Bardzo dobrze, że @ heh nawołuje do porządku artykuł dotyczył pociągu Racibórz - Łeba a tu nawołujemy do rozwiązań komunikacyjnych na terenie ROW. Żeby dokonać zmian w rozkładzie jazdy pociągów lub wprowadzić nowe do kursowania muszą być spełnione warunki określone przez PKP PLK, które można poczytać na stronie internetowej www. plk-sa.pl "oferta" harmonogram opracowania rocznego rozkładu jazdy 2012/2013. W tworzeniu rozkładu jazdy biorą udział przewoźnicy posiadający licencje przewozowe a tym samym administracja odpowiedzialna za komunikację masową na naszym terenie powinna rozmawiać z tym przewoźnikami nie Prezydent, Burmistrz , Wójt mają od tego ludzi. A jeszcze są Rady Miasta, Rady Powiatu i Rady Gmin, które również zajmują się komunikacją masową na swoim terenie.
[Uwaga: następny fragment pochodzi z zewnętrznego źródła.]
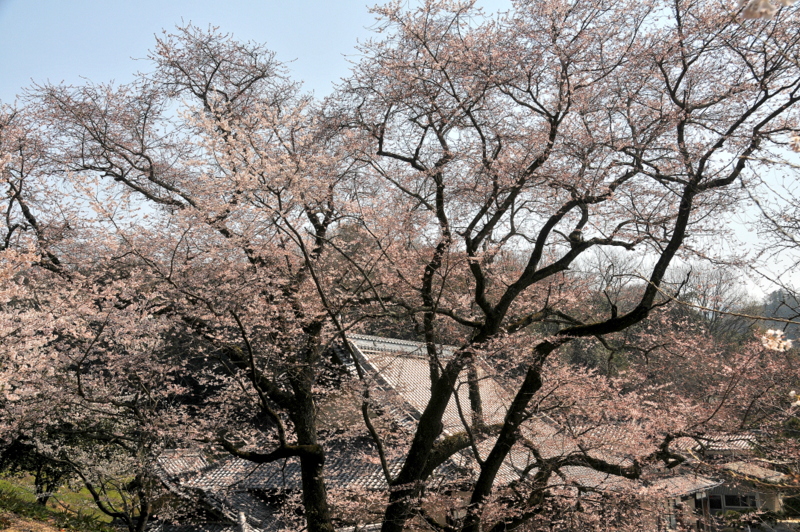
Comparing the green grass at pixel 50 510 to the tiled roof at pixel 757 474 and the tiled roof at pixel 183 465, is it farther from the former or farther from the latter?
the tiled roof at pixel 757 474

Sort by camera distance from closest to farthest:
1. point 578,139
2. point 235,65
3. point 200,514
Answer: point 578,139
point 235,65
point 200,514

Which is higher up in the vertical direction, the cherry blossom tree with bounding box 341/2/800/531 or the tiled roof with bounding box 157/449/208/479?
the cherry blossom tree with bounding box 341/2/800/531

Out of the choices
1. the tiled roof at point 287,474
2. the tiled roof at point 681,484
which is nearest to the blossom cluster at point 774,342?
the tiled roof at point 681,484

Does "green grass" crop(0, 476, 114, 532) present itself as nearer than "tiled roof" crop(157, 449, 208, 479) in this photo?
Yes

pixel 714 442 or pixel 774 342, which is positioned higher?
pixel 774 342

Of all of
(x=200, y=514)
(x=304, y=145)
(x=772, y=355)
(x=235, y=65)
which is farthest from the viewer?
(x=200, y=514)

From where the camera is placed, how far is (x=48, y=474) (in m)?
11.5

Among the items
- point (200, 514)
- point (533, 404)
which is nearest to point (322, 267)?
point (533, 404)

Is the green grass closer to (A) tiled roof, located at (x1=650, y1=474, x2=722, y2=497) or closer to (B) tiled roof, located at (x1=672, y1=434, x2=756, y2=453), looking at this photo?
(A) tiled roof, located at (x1=650, y1=474, x2=722, y2=497)

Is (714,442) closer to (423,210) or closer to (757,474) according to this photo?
(423,210)

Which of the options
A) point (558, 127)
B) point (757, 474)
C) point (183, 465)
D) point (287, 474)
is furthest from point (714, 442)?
point (183, 465)

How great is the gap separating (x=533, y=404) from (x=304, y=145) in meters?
4.01

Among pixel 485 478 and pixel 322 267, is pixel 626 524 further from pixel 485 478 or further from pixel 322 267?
pixel 322 267

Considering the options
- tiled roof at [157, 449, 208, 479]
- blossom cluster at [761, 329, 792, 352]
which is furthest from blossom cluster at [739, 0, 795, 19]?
tiled roof at [157, 449, 208, 479]
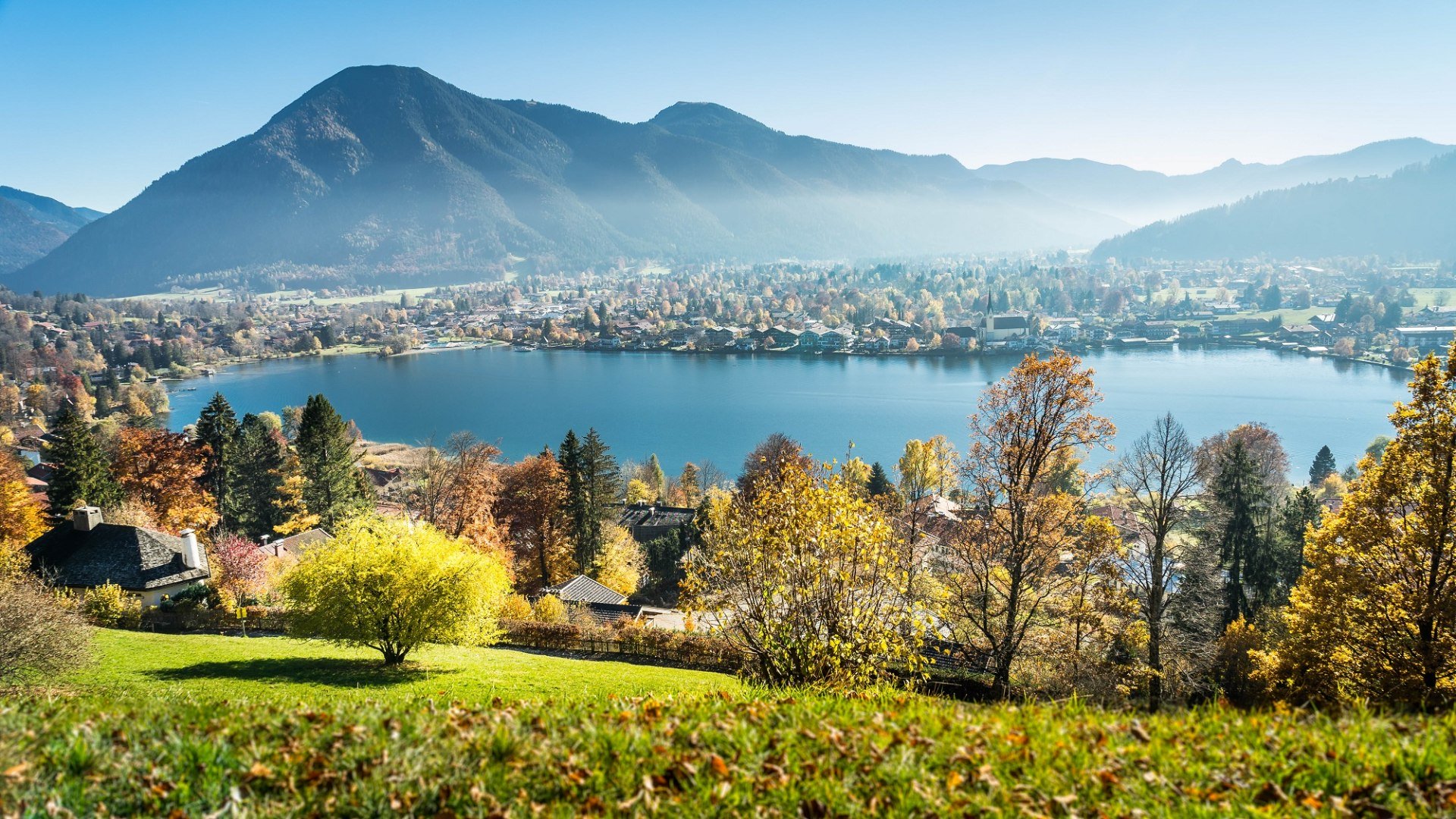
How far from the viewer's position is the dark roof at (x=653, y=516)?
3988 centimetres

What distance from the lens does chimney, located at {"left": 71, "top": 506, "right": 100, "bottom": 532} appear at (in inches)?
861

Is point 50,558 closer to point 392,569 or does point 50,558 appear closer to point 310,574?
point 310,574

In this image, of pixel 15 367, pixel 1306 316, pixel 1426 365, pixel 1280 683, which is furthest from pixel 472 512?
pixel 1306 316

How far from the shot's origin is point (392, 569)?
43.6 ft

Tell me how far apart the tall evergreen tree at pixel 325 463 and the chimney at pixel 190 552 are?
6.32 m

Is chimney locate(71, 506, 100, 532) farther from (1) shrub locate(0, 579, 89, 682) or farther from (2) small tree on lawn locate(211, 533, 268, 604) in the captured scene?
(1) shrub locate(0, 579, 89, 682)

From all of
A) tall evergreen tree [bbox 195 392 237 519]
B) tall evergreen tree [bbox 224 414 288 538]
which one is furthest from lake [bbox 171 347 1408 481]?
tall evergreen tree [bbox 195 392 237 519]

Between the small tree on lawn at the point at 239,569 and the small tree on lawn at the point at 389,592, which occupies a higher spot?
the small tree on lawn at the point at 389,592

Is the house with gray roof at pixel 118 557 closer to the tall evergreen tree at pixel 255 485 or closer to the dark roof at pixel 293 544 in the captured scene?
the dark roof at pixel 293 544

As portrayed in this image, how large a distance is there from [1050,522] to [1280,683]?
12.1ft

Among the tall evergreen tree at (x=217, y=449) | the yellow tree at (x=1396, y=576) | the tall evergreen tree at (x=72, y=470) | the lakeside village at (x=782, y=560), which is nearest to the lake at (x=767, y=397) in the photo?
the tall evergreen tree at (x=217, y=449)

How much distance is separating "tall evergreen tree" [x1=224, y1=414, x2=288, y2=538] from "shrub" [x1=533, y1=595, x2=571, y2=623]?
17785 mm

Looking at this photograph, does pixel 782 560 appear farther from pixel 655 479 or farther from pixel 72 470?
pixel 655 479

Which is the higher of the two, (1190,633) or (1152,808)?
(1152,808)
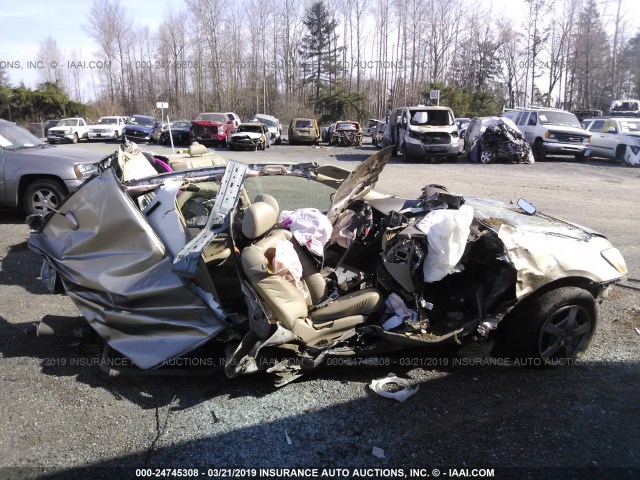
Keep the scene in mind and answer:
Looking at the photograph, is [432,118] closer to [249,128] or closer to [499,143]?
[499,143]

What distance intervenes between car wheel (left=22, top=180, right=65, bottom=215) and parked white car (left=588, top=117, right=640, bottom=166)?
2058 cm

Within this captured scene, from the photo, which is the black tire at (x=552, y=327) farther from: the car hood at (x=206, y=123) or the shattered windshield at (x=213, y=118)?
the shattered windshield at (x=213, y=118)

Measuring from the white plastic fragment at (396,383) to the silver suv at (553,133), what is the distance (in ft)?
64.4

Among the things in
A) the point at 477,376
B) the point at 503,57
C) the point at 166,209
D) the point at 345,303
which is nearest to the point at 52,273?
the point at 166,209

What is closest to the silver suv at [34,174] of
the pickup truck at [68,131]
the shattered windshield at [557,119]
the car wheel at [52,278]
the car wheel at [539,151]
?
the car wheel at [52,278]

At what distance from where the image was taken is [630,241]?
7.64 meters

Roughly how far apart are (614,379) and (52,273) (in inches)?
172

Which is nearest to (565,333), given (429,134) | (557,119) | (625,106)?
(429,134)

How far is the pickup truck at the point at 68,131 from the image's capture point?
99.7 feet

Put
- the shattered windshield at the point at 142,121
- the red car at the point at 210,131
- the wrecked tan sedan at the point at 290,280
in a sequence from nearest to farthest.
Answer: the wrecked tan sedan at the point at 290,280, the red car at the point at 210,131, the shattered windshield at the point at 142,121

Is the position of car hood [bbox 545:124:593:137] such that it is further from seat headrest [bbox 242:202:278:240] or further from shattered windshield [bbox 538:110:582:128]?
seat headrest [bbox 242:202:278:240]

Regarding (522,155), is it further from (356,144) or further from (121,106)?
(121,106)

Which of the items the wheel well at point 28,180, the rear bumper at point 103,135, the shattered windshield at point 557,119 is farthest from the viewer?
the rear bumper at point 103,135

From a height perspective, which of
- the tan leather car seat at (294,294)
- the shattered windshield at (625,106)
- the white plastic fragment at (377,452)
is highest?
the shattered windshield at (625,106)
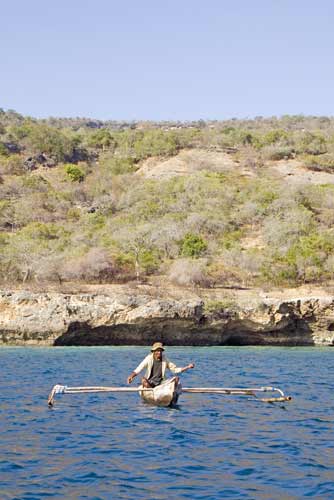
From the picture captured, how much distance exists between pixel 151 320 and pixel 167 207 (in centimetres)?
2847

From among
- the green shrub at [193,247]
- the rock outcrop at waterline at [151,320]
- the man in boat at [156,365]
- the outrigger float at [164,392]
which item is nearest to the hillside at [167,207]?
the green shrub at [193,247]

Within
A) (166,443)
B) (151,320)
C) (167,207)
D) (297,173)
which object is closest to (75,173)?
(167,207)

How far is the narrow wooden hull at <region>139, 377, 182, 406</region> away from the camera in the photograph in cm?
1653

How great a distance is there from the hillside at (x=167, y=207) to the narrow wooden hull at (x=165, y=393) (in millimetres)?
25569

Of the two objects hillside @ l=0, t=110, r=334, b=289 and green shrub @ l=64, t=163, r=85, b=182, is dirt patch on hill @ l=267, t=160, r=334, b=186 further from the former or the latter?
green shrub @ l=64, t=163, r=85, b=182

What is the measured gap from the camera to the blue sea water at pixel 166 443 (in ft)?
31.8

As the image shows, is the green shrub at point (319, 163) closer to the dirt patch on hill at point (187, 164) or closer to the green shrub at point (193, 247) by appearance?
the dirt patch on hill at point (187, 164)

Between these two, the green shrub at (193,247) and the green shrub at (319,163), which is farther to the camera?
the green shrub at (319,163)

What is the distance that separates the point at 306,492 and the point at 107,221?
53.3 metres

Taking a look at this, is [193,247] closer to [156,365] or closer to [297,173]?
[156,365]

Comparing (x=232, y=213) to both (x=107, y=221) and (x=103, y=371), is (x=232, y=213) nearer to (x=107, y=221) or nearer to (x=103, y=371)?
(x=107, y=221)

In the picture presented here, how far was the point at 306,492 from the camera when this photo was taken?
31.2 feet

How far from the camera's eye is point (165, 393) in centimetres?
1656

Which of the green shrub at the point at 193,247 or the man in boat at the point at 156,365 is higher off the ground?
the green shrub at the point at 193,247
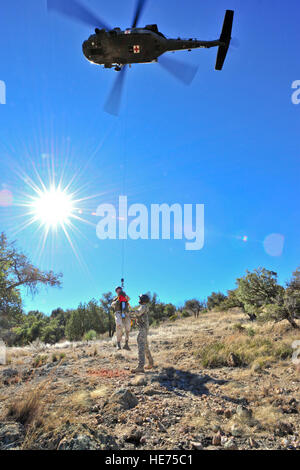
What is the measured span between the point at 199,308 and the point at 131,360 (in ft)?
140

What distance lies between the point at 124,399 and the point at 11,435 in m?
2.14

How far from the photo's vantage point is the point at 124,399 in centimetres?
550

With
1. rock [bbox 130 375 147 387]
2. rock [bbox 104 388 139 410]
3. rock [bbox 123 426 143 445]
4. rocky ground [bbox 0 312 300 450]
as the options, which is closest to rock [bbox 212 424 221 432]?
rocky ground [bbox 0 312 300 450]

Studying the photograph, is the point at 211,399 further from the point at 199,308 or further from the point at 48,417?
the point at 199,308

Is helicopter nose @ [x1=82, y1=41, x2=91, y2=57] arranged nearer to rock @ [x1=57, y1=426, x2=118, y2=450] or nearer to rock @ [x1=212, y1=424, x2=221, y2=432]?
rock @ [x1=57, y1=426, x2=118, y2=450]

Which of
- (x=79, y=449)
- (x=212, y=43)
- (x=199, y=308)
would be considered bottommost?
(x=199, y=308)

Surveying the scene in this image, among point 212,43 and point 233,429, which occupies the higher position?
point 212,43

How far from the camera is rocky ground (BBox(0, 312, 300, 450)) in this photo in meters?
4.18

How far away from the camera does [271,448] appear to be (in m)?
4.07

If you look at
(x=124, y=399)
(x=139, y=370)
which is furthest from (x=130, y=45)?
(x=124, y=399)

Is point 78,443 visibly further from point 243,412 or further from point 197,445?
point 243,412

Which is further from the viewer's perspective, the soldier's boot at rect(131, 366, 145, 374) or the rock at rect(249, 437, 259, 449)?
the soldier's boot at rect(131, 366, 145, 374)

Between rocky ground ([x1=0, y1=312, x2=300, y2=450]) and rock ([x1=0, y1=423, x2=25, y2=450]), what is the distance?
15 millimetres
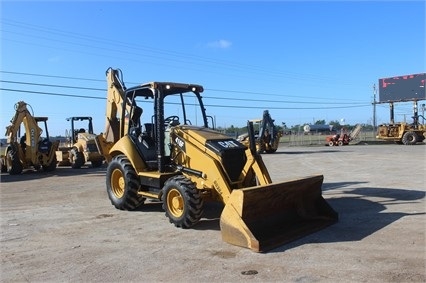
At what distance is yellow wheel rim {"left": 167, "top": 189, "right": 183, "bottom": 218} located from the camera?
26.2 feet

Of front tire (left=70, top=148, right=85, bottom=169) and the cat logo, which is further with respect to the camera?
front tire (left=70, top=148, right=85, bottom=169)

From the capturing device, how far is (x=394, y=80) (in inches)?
2074

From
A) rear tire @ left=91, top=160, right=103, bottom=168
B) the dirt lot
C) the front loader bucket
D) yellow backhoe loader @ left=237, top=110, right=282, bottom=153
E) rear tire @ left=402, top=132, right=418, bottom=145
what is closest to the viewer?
the dirt lot

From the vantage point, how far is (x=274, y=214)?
747 cm

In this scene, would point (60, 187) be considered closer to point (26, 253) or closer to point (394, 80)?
point (26, 253)

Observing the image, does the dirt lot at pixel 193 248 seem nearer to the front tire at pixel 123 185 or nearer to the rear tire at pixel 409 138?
the front tire at pixel 123 185

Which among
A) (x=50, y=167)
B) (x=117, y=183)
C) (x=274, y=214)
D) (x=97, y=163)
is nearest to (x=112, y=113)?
(x=117, y=183)

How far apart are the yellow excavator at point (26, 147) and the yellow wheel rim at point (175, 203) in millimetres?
15015

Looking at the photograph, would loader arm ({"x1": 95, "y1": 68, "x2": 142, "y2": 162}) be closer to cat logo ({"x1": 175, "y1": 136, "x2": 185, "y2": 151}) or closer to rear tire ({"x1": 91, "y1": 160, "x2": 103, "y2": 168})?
cat logo ({"x1": 175, "y1": 136, "x2": 185, "y2": 151})

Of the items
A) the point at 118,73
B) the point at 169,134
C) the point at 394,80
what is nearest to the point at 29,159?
the point at 118,73

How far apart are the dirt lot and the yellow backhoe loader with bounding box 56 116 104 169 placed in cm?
1183

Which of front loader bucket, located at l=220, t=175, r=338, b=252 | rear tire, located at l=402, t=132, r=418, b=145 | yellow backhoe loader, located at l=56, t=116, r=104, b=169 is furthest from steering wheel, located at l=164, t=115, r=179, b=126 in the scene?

Halo, może tak wrócimy do tematu ? Jeśli ruszy TLK do Wodzisławia, to Rybnik też przecież na tym skorzysta. Dlatego proponuję połączyć siły zamiast się wadzić jak dzieci w piaskownicy, "kto zaczął". Nowa całoroczna TLK relacji np. Wodzisław - Gdynia (w sezonie Hel) przez Warszawę na pewno by się przydała :) A sprawa do załatwienia "od ręki" to przetrasowanie niektórych pociągów które jadą teraz przez Zebrzydowice. Uwaga - dziś nie zatrzymują się one w Tychach i Pszczynie ! Mam nadzieję, że ro z powodu dostępności alternatywnych połączeń w tych miastach. W razie przetrasowania Fudali na pewno załatwi postój w Rybniku, ważne żeby Kieca nie zaspał i walczył o postój także w Wodzisławiu, co poprawiłoby coraz bardziej kiepską dostępność komunikacyjną tego miasta.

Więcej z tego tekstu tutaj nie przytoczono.